--- Belge Bölümü ---

Ancak Cumhurbaşkanı Recep Tayyip Erdoğan geçen hafta sonu Kızılcahamam'da öylesin sıradan, adam sende dercesine değil gayet adrese teslim açıklamalar yaptı. Kimi hedef aldı? Hani sayın Bahçeli 'Alayına' diyor ya… Kim konuşuyorsa, Ak Parti dışında kim yeni bir siyasi parti kuruyorsa/kurmak istiyorsa, onları 'alayını' hedef aldı. 'Yaptıkları çalışmalar yenilir yutulur cinsten değil.' dedi. Vites büyüttü neredeyse 'Mescid-i Dırar' kurmakla suçladı.
Cumhurbaşkanı Erdoğan 4 başlıkta muhalifleri hedef aldı:
-Sırtını terör örgütüne dayayanlar bizi anlayamaz.
-İkbalini siyaset mühendisliklerinde görenler bizi idrak edemez.
-Türkiye karşıtı senaryolarının figüranlığına razı olanlar bizim mücadelemizi kavrayamaz.
-Esen rüzgara göre yön değiştirenler, sırça köşklerinde yüksek siyasetçilik oynayanlar bizim verdiğimiz kavganın sırrına eremez.
Sonra belediye başkanlarına tespit ve çağrısını yaptı:
'Teşkilat il, ilçe, belde başkanlarımız belediye başkanlarımız. Sizleri birileri rahatsız etmek isteyebilir. Unutmayın Fitne bugün başlamadı. Tarihi fitnenin çok eski. Fesat yeni başlamadı. Tarihi çok eski…Fitne fesat unsurları böyle bir güçlü yapıyı her zaman tahrik tahrip üzere hep yollarına devam edecektir. Hep içimizden, içinizden çıkan birileri olacaktır. Bunlara kapımıza dayandıkları zaman verilecek cevap şu olmalı. Bizim işimiz var. Lütfen yolunuza.
Çünkü bizler seçim kampanyasında kar, kış demeden koştururken birileri yurt dışında seyahat ederken, bizler yine buralarda çalışmalarımızı sürdürürken birilerinde Anadolu'nun değişik yerlerinde fitne fesat unsurlarını çok iyi çalıştırdıklarını biliyoruz.'
Bayan Clinton ve Ahmet Davutoğlu
Yetiş Ahmet
Ahmet Davutoğlu'nun metnini okuyunca ilk aklıma gelen Yalnız Ak Parti içinde değil, ülke genelinde 'İslamcılar ve Muhafazakarlar arasında bir sınıf savaşının' başlayacağı oldu. Yabancılaşma, Ak Partililer kenar mahallelerden belki Anadolu coğrafyasının taşrasından gelip merkeze oturdular. Ancak geldikleri yere yabancılaştılar, çakarlı arabalarla aralarından çıktıkları fakir kitleye neredeyse caka yaptılar, Fakir, geçim derdinde olan dindar kitleye tepeden bakan küçük bir azınlık var. Ancak etkin ve yetkin bir azınlık. İlkini 7 Haziran seçimlerinden yaptı. Şimdi de ' bu seçim bir ders verelim ' diyerek sandığa gitti. Bu psikoloji daha da büyüyüp bir sınıf çekişmesine doğru gidiliyor sanki.

--- Kayıtlar ---

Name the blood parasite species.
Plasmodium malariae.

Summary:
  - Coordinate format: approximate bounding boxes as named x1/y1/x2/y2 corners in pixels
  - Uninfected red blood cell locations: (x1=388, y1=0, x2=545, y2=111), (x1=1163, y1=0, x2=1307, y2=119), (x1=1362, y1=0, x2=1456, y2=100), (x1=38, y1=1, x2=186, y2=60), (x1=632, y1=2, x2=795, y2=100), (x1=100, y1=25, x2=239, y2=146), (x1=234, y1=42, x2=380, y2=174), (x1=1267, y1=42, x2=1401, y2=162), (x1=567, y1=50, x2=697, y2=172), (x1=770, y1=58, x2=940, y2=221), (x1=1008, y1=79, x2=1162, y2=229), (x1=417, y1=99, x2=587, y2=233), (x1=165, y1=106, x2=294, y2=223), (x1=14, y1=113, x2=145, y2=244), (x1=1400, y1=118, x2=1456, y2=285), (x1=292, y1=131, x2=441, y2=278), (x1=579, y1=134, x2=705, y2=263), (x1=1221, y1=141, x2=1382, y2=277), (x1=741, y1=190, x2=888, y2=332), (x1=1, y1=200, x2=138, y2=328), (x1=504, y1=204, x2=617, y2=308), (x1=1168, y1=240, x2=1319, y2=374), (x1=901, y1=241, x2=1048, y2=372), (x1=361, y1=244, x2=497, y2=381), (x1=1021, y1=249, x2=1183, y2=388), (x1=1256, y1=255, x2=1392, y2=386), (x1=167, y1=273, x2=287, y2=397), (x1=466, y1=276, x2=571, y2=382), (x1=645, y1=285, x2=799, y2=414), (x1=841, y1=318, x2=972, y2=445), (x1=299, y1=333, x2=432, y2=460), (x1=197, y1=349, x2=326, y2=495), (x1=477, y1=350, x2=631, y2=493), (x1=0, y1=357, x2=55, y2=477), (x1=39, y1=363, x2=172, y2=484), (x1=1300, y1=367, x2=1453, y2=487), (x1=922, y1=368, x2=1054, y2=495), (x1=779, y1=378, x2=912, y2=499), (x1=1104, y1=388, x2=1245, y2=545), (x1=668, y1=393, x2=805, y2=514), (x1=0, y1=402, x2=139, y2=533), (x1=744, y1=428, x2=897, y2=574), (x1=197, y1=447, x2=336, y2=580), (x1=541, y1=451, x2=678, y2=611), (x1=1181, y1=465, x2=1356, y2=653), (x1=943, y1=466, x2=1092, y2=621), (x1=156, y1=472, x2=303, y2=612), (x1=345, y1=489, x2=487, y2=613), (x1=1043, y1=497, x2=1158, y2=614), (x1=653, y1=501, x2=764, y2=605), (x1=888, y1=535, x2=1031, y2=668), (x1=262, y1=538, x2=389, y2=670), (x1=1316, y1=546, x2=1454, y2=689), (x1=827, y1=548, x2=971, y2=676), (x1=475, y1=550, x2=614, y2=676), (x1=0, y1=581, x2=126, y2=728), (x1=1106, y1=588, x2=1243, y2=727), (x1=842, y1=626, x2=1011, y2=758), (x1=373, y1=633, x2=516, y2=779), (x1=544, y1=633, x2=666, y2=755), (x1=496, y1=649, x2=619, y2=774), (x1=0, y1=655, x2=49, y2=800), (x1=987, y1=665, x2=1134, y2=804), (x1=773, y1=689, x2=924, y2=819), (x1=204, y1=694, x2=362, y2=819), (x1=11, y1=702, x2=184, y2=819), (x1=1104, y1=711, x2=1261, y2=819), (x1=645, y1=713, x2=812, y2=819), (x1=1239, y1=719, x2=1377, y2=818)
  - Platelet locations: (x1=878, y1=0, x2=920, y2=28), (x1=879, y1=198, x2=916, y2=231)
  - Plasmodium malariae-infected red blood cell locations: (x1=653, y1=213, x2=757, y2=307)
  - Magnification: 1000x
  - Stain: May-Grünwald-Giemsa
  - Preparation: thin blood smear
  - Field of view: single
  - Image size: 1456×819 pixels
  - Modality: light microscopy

---

Erdoğan'ın Kızılcahamam açıklamalarını ele alan yukarıdaki metinde "-İkbalini siyaset mühendisliklerinde" ifadesinden başlayıp "var. Lütfen yolunuza." ifadesine kadar uzanan kısmın tamamını harfi harfine yazdırın.

_Alıştırma Cevabı_
-İkbalini siyaset mühendisliklerinde görenler bizi idrak edemez.
-Türkiye karşıtı senaryolarının figüranlığına razı olanlar bizim mücadelemizi kavrayamaz.
-Esen rüzgara göre yön değiştirenler, sırça köşklerinde yüksek siyasetçilik oynayanlar bizim verdiğimiz kavganın sırrına eremez.
Sonra belediye başkanlarına tespit ve çağrısını yaptı:
'Teşkilat il, ilçe, belde başkanlarımız belediye başkanlarımız. Sizleri birileri rahatsız etmek isteyebilir. Unutmayın Fitne bugün başlamadı. Tarihi fitnenin çok eski. Fesat yeni başlamadı. Tarihi çok eski…Fitne fesat unsurları böyle bir güçlü yapıyı her zaman tahrik tahrip üzere hep yollarına devam edecektir. Hep içimizden, içinizden çıkan birileri olacaktır. Bunlara kapımıza dayandıkları zaman verilecek cevap şu olmalı. Bizim işimiz var. Lütfen yolunuza.